(Foto: Divulgação/Assessorias)
Manaus (AM) – A reorganização do Partido Liberal no Amazonas pode alterar o equilíbrio político da eleição estadual de 2026. A avaliação é do cientista político Gade Pedrosa, que analisou o cenário eleitoral durante entrevista ao Portal AM1. Segundo ele, o partido ligado ao ex-presidente Jair Bolsonaro tenta reorganizar sua estratégia no estado após a fragmentação do campo conservador.
De acordo com Pedrosa, a legenda já trabalha com um desenho político que envolve diferentes candidaturas para os principais cargos da disputa. “O arranjo político que se desenha envolve Maria do Carmo para o governo, capitão Alberto Neto para o Senado e nomes fortes para a Câmara Federal.” Entre esses nomes está o deputado federal Alberto Neto, que já disputou eleições majoritárias no estado.
Outro nome citado é o do influenciador político conhecido como “Sargento Salazar”, apontado como potencial puxador de votos nas eleições proporcionais. “Existe a expectativa de que o Salazar possa ter uma votação muito expressiva, inclusive capaz de arrastar outros candidatos da mesma coligação para a Câmara Federal”, explicou o cientista político.
Estratégia eleitoral
Pedrosa afirma que a estratégia do PL segue uma lógica comum nas eleições brasileiras: concentrar nomes populares nas disputas proporcionais e apostar em figuras com maior densidade política para cargos executivos.

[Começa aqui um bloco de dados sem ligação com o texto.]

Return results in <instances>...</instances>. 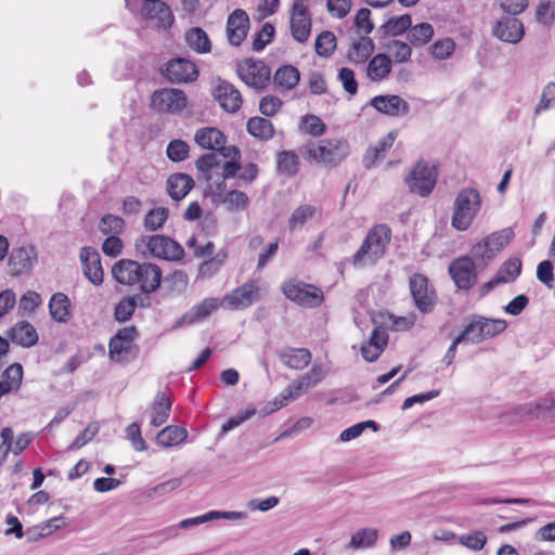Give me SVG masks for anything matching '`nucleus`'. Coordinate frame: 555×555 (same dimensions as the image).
<instances>
[{
  "label": "nucleus",
  "instance_id": "obj_1",
  "mask_svg": "<svg viewBox=\"0 0 555 555\" xmlns=\"http://www.w3.org/2000/svg\"><path fill=\"white\" fill-rule=\"evenodd\" d=\"M390 240L391 230L387 224L382 223L373 227L366 234L360 248L353 255V266L360 268L365 264L376 263L384 257Z\"/></svg>",
  "mask_w": 555,
  "mask_h": 555
},
{
  "label": "nucleus",
  "instance_id": "obj_2",
  "mask_svg": "<svg viewBox=\"0 0 555 555\" xmlns=\"http://www.w3.org/2000/svg\"><path fill=\"white\" fill-rule=\"evenodd\" d=\"M137 253L144 257L152 256L155 258L178 261L184 256L183 247L166 235H141L134 243Z\"/></svg>",
  "mask_w": 555,
  "mask_h": 555
},
{
  "label": "nucleus",
  "instance_id": "obj_3",
  "mask_svg": "<svg viewBox=\"0 0 555 555\" xmlns=\"http://www.w3.org/2000/svg\"><path fill=\"white\" fill-rule=\"evenodd\" d=\"M480 206L479 192L472 188L463 189L454 201L452 227L459 231L467 230L480 210Z\"/></svg>",
  "mask_w": 555,
  "mask_h": 555
},
{
  "label": "nucleus",
  "instance_id": "obj_4",
  "mask_svg": "<svg viewBox=\"0 0 555 555\" xmlns=\"http://www.w3.org/2000/svg\"><path fill=\"white\" fill-rule=\"evenodd\" d=\"M350 153V146L345 139L323 140L319 144L307 147L305 155L327 166H337Z\"/></svg>",
  "mask_w": 555,
  "mask_h": 555
},
{
  "label": "nucleus",
  "instance_id": "obj_5",
  "mask_svg": "<svg viewBox=\"0 0 555 555\" xmlns=\"http://www.w3.org/2000/svg\"><path fill=\"white\" fill-rule=\"evenodd\" d=\"M507 327V323L503 319H490L481 315H473L472 320L465 325L461 333L465 343L478 344L487 339H491Z\"/></svg>",
  "mask_w": 555,
  "mask_h": 555
},
{
  "label": "nucleus",
  "instance_id": "obj_6",
  "mask_svg": "<svg viewBox=\"0 0 555 555\" xmlns=\"http://www.w3.org/2000/svg\"><path fill=\"white\" fill-rule=\"evenodd\" d=\"M282 292L287 299L299 306L315 308L324 301L321 288L298 280H289L282 284Z\"/></svg>",
  "mask_w": 555,
  "mask_h": 555
},
{
  "label": "nucleus",
  "instance_id": "obj_7",
  "mask_svg": "<svg viewBox=\"0 0 555 555\" xmlns=\"http://www.w3.org/2000/svg\"><path fill=\"white\" fill-rule=\"evenodd\" d=\"M404 182L411 193L421 197H427L437 183L436 169L435 167H430L426 162L418 160L405 177Z\"/></svg>",
  "mask_w": 555,
  "mask_h": 555
},
{
  "label": "nucleus",
  "instance_id": "obj_8",
  "mask_svg": "<svg viewBox=\"0 0 555 555\" xmlns=\"http://www.w3.org/2000/svg\"><path fill=\"white\" fill-rule=\"evenodd\" d=\"M409 286L416 309L423 314L431 313L437 304V293L429 280L424 274L415 273L410 278Z\"/></svg>",
  "mask_w": 555,
  "mask_h": 555
},
{
  "label": "nucleus",
  "instance_id": "obj_9",
  "mask_svg": "<svg viewBox=\"0 0 555 555\" xmlns=\"http://www.w3.org/2000/svg\"><path fill=\"white\" fill-rule=\"evenodd\" d=\"M160 75L170 83L181 85L197 80V65L185 57H172L160 67Z\"/></svg>",
  "mask_w": 555,
  "mask_h": 555
},
{
  "label": "nucleus",
  "instance_id": "obj_10",
  "mask_svg": "<svg viewBox=\"0 0 555 555\" xmlns=\"http://www.w3.org/2000/svg\"><path fill=\"white\" fill-rule=\"evenodd\" d=\"M238 77L249 87L263 90L271 80L270 67L260 60L246 59L237 66Z\"/></svg>",
  "mask_w": 555,
  "mask_h": 555
},
{
  "label": "nucleus",
  "instance_id": "obj_11",
  "mask_svg": "<svg viewBox=\"0 0 555 555\" xmlns=\"http://www.w3.org/2000/svg\"><path fill=\"white\" fill-rule=\"evenodd\" d=\"M139 333L135 326L120 328L108 343V354L114 362H125L133 357L134 339Z\"/></svg>",
  "mask_w": 555,
  "mask_h": 555
},
{
  "label": "nucleus",
  "instance_id": "obj_12",
  "mask_svg": "<svg viewBox=\"0 0 555 555\" xmlns=\"http://www.w3.org/2000/svg\"><path fill=\"white\" fill-rule=\"evenodd\" d=\"M188 104L185 92L175 88L157 90L151 98V105L154 109L171 114H181Z\"/></svg>",
  "mask_w": 555,
  "mask_h": 555
},
{
  "label": "nucleus",
  "instance_id": "obj_13",
  "mask_svg": "<svg viewBox=\"0 0 555 555\" xmlns=\"http://www.w3.org/2000/svg\"><path fill=\"white\" fill-rule=\"evenodd\" d=\"M260 281L249 280L225 295L223 304L232 310L245 309L260 299Z\"/></svg>",
  "mask_w": 555,
  "mask_h": 555
},
{
  "label": "nucleus",
  "instance_id": "obj_14",
  "mask_svg": "<svg viewBox=\"0 0 555 555\" xmlns=\"http://www.w3.org/2000/svg\"><path fill=\"white\" fill-rule=\"evenodd\" d=\"M448 272L457 289L469 291L477 282L476 266L469 256L455 258L449 264Z\"/></svg>",
  "mask_w": 555,
  "mask_h": 555
},
{
  "label": "nucleus",
  "instance_id": "obj_15",
  "mask_svg": "<svg viewBox=\"0 0 555 555\" xmlns=\"http://www.w3.org/2000/svg\"><path fill=\"white\" fill-rule=\"evenodd\" d=\"M312 28L310 12L302 0H294L291 14V34L299 43L308 41Z\"/></svg>",
  "mask_w": 555,
  "mask_h": 555
},
{
  "label": "nucleus",
  "instance_id": "obj_16",
  "mask_svg": "<svg viewBox=\"0 0 555 555\" xmlns=\"http://www.w3.org/2000/svg\"><path fill=\"white\" fill-rule=\"evenodd\" d=\"M140 14L142 18L154 22L155 27L158 29H167L171 27L175 21L169 5L160 0L143 2Z\"/></svg>",
  "mask_w": 555,
  "mask_h": 555
},
{
  "label": "nucleus",
  "instance_id": "obj_17",
  "mask_svg": "<svg viewBox=\"0 0 555 555\" xmlns=\"http://www.w3.org/2000/svg\"><path fill=\"white\" fill-rule=\"evenodd\" d=\"M369 105L389 117L405 116L410 113V104L397 94L376 95L370 100Z\"/></svg>",
  "mask_w": 555,
  "mask_h": 555
},
{
  "label": "nucleus",
  "instance_id": "obj_18",
  "mask_svg": "<svg viewBox=\"0 0 555 555\" xmlns=\"http://www.w3.org/2000/svg\"><path fill=\"white\" fill-rule=\"evenodd\" d=\"M492 34L503 42L516 44L524 38L525 27L517 17L504 16L495 23Z\"/></svg>",
  "mask_w": 555,
  "mask_h": 555
},
{
  "label": "nucleus",
  "instance_id": "obj_19",
  "mask_svg": "<svg viewBox=\"0 0 555 555\" xmlns=\"http://www.w3.org/2000/svg\"><path fill=\"white\" fill-rule=\"evenodd\" d=\"M212 95L219 105L230 114L236 113L243 103L241 92L225 80H219L212 89Z\"/></svg>",
  "mask_w": 555,
  "mask_h": 555
},
{
  "label": "nucleus",
  "instance_id": "obj_20",
  "mask_svg": "<svg viewBox=\"0 0 555 555\" xmlns=\"http://www.w3.org/2000/svg\"><path fill=\"white\" fill-rule=\"evenodd\" d=\"M79 257L86 279L95 286L101 285L103 283L104 271L99 251L94 247L85 246L80 249Z\"/></svg>",
  "mask_w": 555,
  "mask_h": 555
},
{
  "label": "nucleus",
  "instance_id": "obj_21",
  "mask_svg": "<svg viewBox=\"0 0 555 555\" xmlns=\"http://www.w3.org/2000/svg\"><path fill=\"white\" fill-rule=\"evenodd\" d=\"M36 260L37 253L33 246L14 247L9 255V273L13 276L28 273Z\"/></svg>",
  "mask_w": 555,
  "mask_h": 555
},
{
  "label": "nucleus",
  "instance_id": "obj_22",
  "mask_svg": "<svg viewBox=\"0 0 555 555\" xmlns=\"http://www.w3.org/2000/svg\"><path fill=\"white\" fill-rule=\"evenodd\" d=\"M249 29V17L242 9H235L227 21V37L231 46L240 47Z\"/></svg>",
  "mask_w": 555,
  "mask_h": 555
},
{
  "label": "nucleus",
  "instance_id": "obj_23",
  "mask_svg": "<svg viewBox=\"0 0 555 555\" xmlns=\"http://www.w3.org/2000/svg\"><path fill=\"white\" fill-rule=\"evenodd\" d=\"M138 273L139 288L144 294L156 292L163 279V271L159 266L151 262H142Z\"/></svg>",
  "mask_w": 555,
  "mask_h": 555
},
{
  "label": "nucleus",
  "instance_id": "obj_24",
  "mask_svg": "<svg viewBox=\"0 0 555 555\" xmlns=\"http://www.w3.org/2000/svg\"><path fill=\"white\" fill-rule=\"evenodd\" d=\"M218 308V299L206 298L198 305L180 317L173 325V328L181 327L182 325H191L201 322L208 318Z\"/></svg>",
  "mask_w": 555,
  "mask_h": 555
},
{
  "label": "nucleus",
  "instance_id": "obj_25",
  "mask_svg": "<svg viewBox=\"0 0 555 555\" xmlns=\"http://www.w3.org/2000/svg\"><path fill=\"white\" fill-rule=\"evenodd\" d=\"M141 263L132 259H120L112 268L114 280L122 285L133 286L138 283Z\"/></svg>",
  "mask_w": 555,
  "mask_h": 555
},
{
  "label": "nucleus",
  "instance_id": "obj_26",
  "mask_svg": "<svg viewBox=\"0 0 555 555\" xmlns=\"http://www.w3.org/2000/svg\"><path fill=\"white\" fill-rule=\"evenodd\" d=\"M7 335L14 344L24 348L33 347L38 343L37 331L28 321L17 322Z\"/></svg>",
  "mask_w": 555,
  "mask_h": 555
},
{
  "label": "nucleus",
  "instance_id": "obj_27",
  "mask_svg": "<svg viewBox=\"0 0 555 555\" xmlns=\"http://www.w3.org/2000/svg\"><path fill=\"white\" fill-rule=\"evenodd\" d=\"M166 185L168 195L173 201L179 202L194 188V180L188 173L177 172L167 179Z\"/></svg>",
  "mask_w": 555,
  "mask_h": 555
},
{
  "label": "nucleus",
  "instance_id": "obj_28",
  "mask_svg": "<svg viewBox=\"0 0 555 555\" xmlns=\"http://www.w3.org/2000/svg\"><path fill=\"white\" fill-rule=\"evenodd\" d=\"M195 142L203 149L217 151L225 144L227 138L222 131L215 127L201 128L195 132Z\"/></svg>",
  "mask_w": 555,
  "mask_h": 555
},
{
  "label": "nucleus",
  "instance_id": "obj_29",
  "mask_svg": "<svg viewBox=\"0 0 555 555\" xmlns=\"http://www.w3.org/2000/svg\"><path fill=\"white\" fill-rule=\"evenodd\" d=\"M397 138V132L390 131L387 135L383 137L375 146L367 149L363 156V166L366 169L373 168L376 163L385 157V153L389 150Z\"/></svg>",
  "mask_w": 555,
  "mask_h": 555
},
{
  "label": "nucleus",
  "instance_id": "obj_30",
  "mask_svg": "<svg viewBox=\"0 0 555 555\" xmlns=\"http://www.w3.org/2000/svg\"><path fill=\"white\" fill-rule=\"evenodd\" d=\"M72 305L64 293H55L49 300L51 318L59 323H67L72 317Z\"/></svg>",
  "mask_w": 555,
  "mask_h": 555
},
{
  "label": "nucleus",
  "instance_id": "obj_31",
  "mask_svg": "<svg viewBox=\"0 0 555 555\" xmlns=\"http://www.w3.org/2000/svg\"><path fill=\"white\" fill-rule=\"evenodd\" d=\"M284 365L293 370H302L311 361V352L307 348H288L279 353Z\"/></svg>",
  "mask_w": 555,
  "mask_h": 555
},
{
  "label": "nucleus",
  "instance_id": "obj_32",
  "mask_svg": "<svg viewBox=\"0 0 555 555\" xmlns=\"http://www.w3.org/2000/svg\"><path fill=\"white\" fill-rule=\"evenodd\" d=\"M391 73V61L386 54L379 53L373 56L366 67V75L372 81H382Z\"/></svg>",
  "mask_w": 555,
  "mask_h": 555
},
{
  "label": "nucleus",
  "instance_id": "obj_33",
  "mask_svg": "<svg viewBox=\"0 0 555 555\" xmlns=\"http://www.w3.org/2000/svg\"><path fill=\"white\" fill-rule=\"evenodd\" d=\"M206 521H209L208 513L201 516L183 519L177 526H171L163 530H159L155 532L152 537L157 539L159 542H164L177 537L179 529H190L192 527L199 526Z\"/></svg>",
  "mask_w": 555,
  "mask_h": 555
},
{
  "label": "nucleus",
  "instance_id": "obj_34",
  "mask_svg": "<svg viewBox=\"0 0 555 555\" xmlns=\"http://www.w3.org/2000/svg\"><path fill=\"white\" fill-rule=\"evenodd\" d=\"M300 80L299 70L293 65L279 67L273 76V83L276 89L292 90Z\"/></svg>",
  "mask_w": 555,
  "mask_h": 555
},
{
  "label": "nucleus",
  "instance_id": "obj_35",
  "mask_svg": "<svg viewBox=\"0 0 555 555\" xmlns=\"http://www.w3.org/2000/svg\"><path fill=\"white\" fill-rule=\"evenodd\" d=\"M171 400L166 396V393L158 392L156 395L151 415V424L154 427H159L166 423L171 411Z\"/></svg>",
  "mask_w": 555,
  "mask_h": 555
},
{
  "label": "nucleus",
  "instance_id": "obj_36",
  "mask_svg": "<svg viewBox=\"0 0 555 555\" xmlns=\"http://www.w3.org/2000/svg\"><path fill=\"white\" fill-rule=\"evenodd\" d=\"M215 201L225 205L230 211L243 210L249 205V197L246 193L237 190L228 191L225 193H215Z\"/></svg>",
  "mask_w": 555,
  "mask_h": 555
},
{
  "label": "nucleus",
  "instance_id": "obj_37",
  "mask_svg": "<svg viewBox=\"0 0 555 555\" xmlns=\"http://www.w3.org/2000/svg\"><path fill=\"white\" fill-rule=\"evenodd\" d=\"M374 51V42L367 36H362L360 40L352 42L347 57L351 63H364Z\"/></svg>",
  "mask_w": 555,
  "mask_h": 555
},
{
  "label": "nucleus",
  "instance_id": "obj_38",
  "mask_svg": "<svg viewBox=\"0 0 555 555\" xmlns=\"http://www.w3.org/2000/svg\"><path fill=\"white\" fill-rule=\"evenodd\" d=\"M246 128L250 135L262 141H268L274 135L273 124L264 117L255 116L249 118Z\"/></svg>",
  "mask_w": 555,
  "mask_h": 555
},
{
  "label": "nucleus",
  "instance_id": "obj_39",
  "mask_svg": "<svg viewBox=\"0 0 555 555\" xmlns=\"http://www.w3.org/2000/svg\"><path fill=\"white\" fill-rule=\"evenodd\" d=\"M412 24L410 14L392 16L388 18L378 29L384 36H400L409 30Z\"/></svg>",
  "mask_w": 555,
  "mask_h": 555
},
{
  "label": "nucleus",
  "instance_id": "obj_40",
  "mask_svg": "<svg viewBox=\"0 0 555 555\" xmlns=\"http://www.w3.org/2000/svg\"><path fill=\"white\" fill-rule=\"evenodd\" d=\"M188 46L197 53H208L211 50V42L207 33L201 27H192L185 34Z\"/></svg>",
  "mask_w": 555,
  "mask_h": 555
},
{
  "label": "nucleus",
  "instance_id": "obj_41",
  "mask_svg": "<svg viewBox=\"0 0 555 555\" xmlns=\"http://www.w3.org/2000/svg\"><path fill=\"white\" fill-rule=\"evenodd\" d=\"M435 30L429 23H420L411 27L408 30L406 38L413 47H423L427 44L434 37Z\"/></svg>",
  "mask_w": 555,
  "mask_h": 555
},
{
  "label": "nucleus",
  "instance_id": "obj_42",
  "mask_svg": "<svg viewBox=\"0 0 555 555\" xmlns=\"http://www.w3.org/2000/svg\"><path fill=\"white\" fill-rule=\"evenodd\" d=\"M188 437V431L183 427L167 426L162 429L157 437L156 442L165 448L175 447L183 442Z\"/></svg>",
  "mask_w": 555,
  "mask_h": 555
},
{
  "label": "nucleus",
  "instance_id": "obj_43",
  "mask_svg": "<svg viewBox=\"0 0 555 555\" xmlns=\"http://www.w3.org/2000/svg\"><path fill=\"white\" fill-rule=\"evenodd\" d=\"M299 157L294 151H282L276 156V169L279 173L294 177L299 170Z\"/></svg>",
  "mask_w": 555,
  "mask_h": 555
},
{
  "label": "nucleus",
  "instance_id": "obj_44",
  "mask_svg": "<svg viewBox=\"0 0 555 555\" xmlns=\"http://www.w3.org/2000/svg\"><path fill=\"white\" fill-rule=\"evenodd\" d=\"M377 538V529L363 528L352 534L348 547L352 550L370 548L375 545Z\"/></svg>",
  "mask_w": 555,
  "mask_h": 555
},
{
  "label": "nucleus",
  "instance_id": "obj_45",
  "mask_svg": "<svg viewBox=\"0 0 555 555\" xmlns=\"http://www.w3.org/2000/svg\"><path fill=\"white\" fill-rule=\"evenodd\" d=\"M315 53L322 57H330L336 49V37L334 33L324 30L315 39Z\"/></svg>",
  "mask_w": 555,
  "mask_h": 555
},
{
  "label": "nucleus",
  "instance_id": "obj_46",
  "mask_svg": "<svg viewBox=\"0 0 555 555\" xmlns=\"http://www.w3.org/2000/svg\"><path fill=\"white\" fill-rule=\"evenodd\" d=\"M521 273V260L511 258L503 262L496 272V276L502 279V284L514 282Z\"/></svg>",
  "mask_w": 555,
  "mask_h": 555
},
{
  "label": "nucleus",
  "instance_id": "obj_47",
  "mask_svg": "<svg viewBox=\"0 0 555 555\" xmlns=\"http://www.w3.org/2000/svg\"><path fill=\"white\" fill-rule=\"evenodd\" d=\"M317 209L312 205H301L297 207L288 219V227L292 231L302 227L309 219H311Z\"/></svg>",
  "mask_w": 555,
  "mask_h": 555
},
{
  "label": "nucleus",
  "instance_id": "obj_48",
  "mask_svg": "<svg viewBox=\"0 0 555 555\" xmlns=\"http://www.w3.org/2000/svg\"><path fill=\"white\" fill-rule=\"evenodd\" d=\"M515 233L513 228H504L501 231L493 232L488 235L486 238L488 240L491 247L494 249V254L502 250L505 246H507L512 240L514 238Z\"/></svg>",
  "mask_w": 555,
  "mask_h": 555
},
{
  "label": "nucleus",
  "instance_id": "obj_49",
  "mask_svg": "<svg viewBox=\"0 0 555 555\" xmlns=\"http://www.w3.org/2000/svg\"><path fill=\"white\" fill-rule=\"evenodd\" d=\"M169 210L164 207L154 208L147 212L144 219V227L150 231H156L163 228L168 219Z\"/></svg>",
  "mask_w": 555,
  "mask_h": 555
},
{
  "label": "nucleus",
  "instance_id": "obj_50",
  "mask_svg": "<svg viewBox=\"0 0 555 555\" xmlns=\"http://www.w3.org/2000/svg\"><path fill=\"white\" fill-rule=\"evenodd\" d=\"M167 156L171 162L179 163L189 157L190 146L180 139H175L167 145Z\"/></svg>",
  "mask_w": 555,
  "mask_h": 555
},
{
  "label": "nucleus",
  "instance_id": "obj_51",
  "mask_svg": "<svg viewBox=\"0 0 555 555\" xmlns=\"http://www.w3.org/2000/svg\"><path fill=\"white\" fill-rule=\"evenodd\" d=\"M455 50V42L451 38L435 41L430 47V54L436 60L450 57Z\"/></svg>",
  "mask_w": 555,
  "mask_h": 555
},
{
  "label": "nucleus",
  "instance_id": "obj_52",
  "mask_svg": "<svg viewBox=\"0 0 555 555\" xmlns=\"http://www.w3.org/2000/svg\"><path fill=\"white\" fill-rule=\"evenodd\" d=\"M275 28L272 24L266 23L261 29L256 33L253 40V50L256 52L262 51L274 37Z\"/></svg>",
  "mask_w": 555,
  "mask_h": 555
},
{
  "label": "nucleus",
  "instance_id": "obj_53",
  "mask_svg": "<svg viewBox=\"0 0 555 555\" xmlns=\"http://www.w3.org/2000/svg\"><path fill=\"white\" fill-rule=\"evenodd\" d=\"M135 310L134 298L129 296L124 297L116 306L114 310V318L118 322L129 321Z\"/></svg>",
  "mask_w": 555,
  "mask_h": 555
},
{
  "label": "nucleus",
  "instance_id": "obj_54",
  "mask_svg": "<svg viewBox=\"0 0 555 555\" xmlns=\"http://www.w3.org/2000/svg\"><path fill=\"white\" fill-rule=\"evenodd\" d=\"M494 257V249L491 247L486 237L475 244L472 248L470 258L481 261L485 266L488 264Z\"/></svg>",
  "mask_w": 555,
  "mask_h": 555
},
{
  "label": "nucleus",
  "instance_id": "obj_55",
  "mask_svg": "<svg viewBox=\"0 0 555 555\" xmlns=\"http://www.w3.org/2000/svg\"><path fill=\"white\" fill-rule=\"evenodd\" d=\"M124 227L125 221L120 217L111 214L103 216L99 223L100 231L103 234L113 233L117 235L122 232Z\"/></svg>",
  "mask_w": 555,
  "mask_h": 555
},
{
  "label": "nucleus",
  "instance_id": "obj_56",
  "mask_svg": "<svg viewBox=\"0 0 555 555\" xmlns=\"http://www.w3.org/2000/svg\"><path fill=\"white\" fill-rule=\"evenodd\" d=\"M537 21L543 25H552L555 21V4L551 0H540L535 10Z\"/></svg>",
  "mask_w": 555,
  "mask_h": 555
},
{
  "label": "nucleus",
  "instance_id": "obj_57",
  "mask_svg": "<svg viewBox=\"0 0 555 555\" xmlns=\"http://www.w3.org/2000/svg\"><path fill=\"white\" fill-rule=\"evenodd\" d=\"M294 398H288V390L285 388L279 396H276L272 401L266 403L257 413L261 417H266L273 412L285 406L289 401H293Z\"/></svg>",
  "mask_w": 555,
  "mask_h": 555
},
{
  "label": "nucleus",
  "instance_id": "obj_58",
  "mask_svg": "<svg viewBox=\"0 0 555 555\" xmlns=\"http://www.w3.org/2000/svg\"><path fill=\"white\" fill-rule=\"evenodd\" d=\"M319 383L308 374L301 376V378L293 384L288 385L286 389L288 390V398L297 399L304 391L314 387Z\"/></svg>",
  "mask_w": 555,
  "mask_h": 555
},
{
  "label": "nucleus",
  "instance_id": "obj_59",
  "mask_svg": "<svg viewBox=\"0 0 555 555\" xmlns=\"http://www.w3.org/2000/svg\"><path fill=\"white\" fill-rule=\"evenodd\" d=\"M389 51L392 53L395 61L398 63H405L410 61L412 49L409 43L400 40H392L388 44Z\"/></svg>",
  "mask_w": 555,
  "mask_h": 555
},
{
  "label": "nucleus",
  "instance_id": "obj_60",
  "mask_svg": "<svg viewBox=\"0 0 555 555\" xmlns=\"http://www.w3.org/2000/svg\"><path fill=\"white\" fill-rule=\"evenodd\" d=\"M301 128L306 133L313 137L322 135L325 132V124L315 115H307L302 118Z\"/></svg>",
  "mask_w": 555,
  "mask_h": 555
},
{
  "label": "nucleus",
  "instance_id": "obj_61",
  "mask_svg": "<svg viewBox=\"0 0 555 555\" xmlns=\"http://www.w3.org/2000/svg\"><path fill=\"white\" fill-rule=\"evenodd\" d=\"M220 162L218 153H207L197 158L195 167L199 172L207 175V179H210L209 171L218 167Z\"/></svg>",
  "mask_w": 555,
  "mask_h": 555
},
{
  "label": "nucleus",
  "instance_id": "obj_62",
  "mask_svg": "<svg viewBox=\"0 0 555 555\" xmlns=\"http://www.w3.org/2000/svg\"><path fill=\"white\" fill-rule=\"evenodd\" d=\"M338 80L347 93L350 95L357 94L359 86L354 77V72L351 68L341 67L338 72Z\"/></svg>",
  "mask_w": 555,
  "mask_h": 555
},
{
  "label": "nucleus",
  "instance_id": "obj_63",
  "mask_svg": "<svg viewBox=\"0 0 555 555\" xmlns=\"http://www.w3.org/2000/svg\"><path fill=\"white\" fill-rule=\"evenodd\" d=\"M283 102L275 95H267L259 103V111L263 116L272 117L282 107Z\"/></svg>",
  "mask_w": 555,
  "mask_h": 555
},
{
  "label": "nucleus",
  "instance_id": "obj_64",
  "mask_svg": "<svg viewBox=\"0 0 555 555\" xmlns=\"http://www.w3.org/2000/svg\"><path fill=\"white\" fill-rule=\"evenodd\" d=\"M23 379V366L20 363L11 364L2 374V380H8L13 389L20 388Z\"/></svg>",
  "mask_w": 555,
  "mask_h": 555
}]
</instances>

“Nem sempre os campeões de voto do legislativo são lançados para o executivo. Muitas vezes eles são mantidos nas disputas proporcionais justamente porque ajudam a puxar votos e eleger outros candidatos.”
Segundo ele, essa estratégia também explica por que alguns nomes populares permanecem focados em eleições legislativas.
Campo conservador fragmentado
O cientista político também destaca que o campo conservador no Amazonas não está unificado, o que pode impactar diretamente o resultado da eleição. Hoje, além do projeto do PL, outros nomes disputam o mesmo eleitorado, como o prefeito David Almeida e o vice-governador Tadeu de Souza.
“Quando vários candidatos disputam o mesmo campo político, os votos acabam sendo fragmentados. Isso pode favorecer adversários que estão mais organizados.”
Com o calendário eleitoral avançando e as alianças ainda em construção, o desempenho do PL e a capacidade de unificar o eleitorado conservador podem ser fatores decisivos para o rumo da eleição no Amazonas.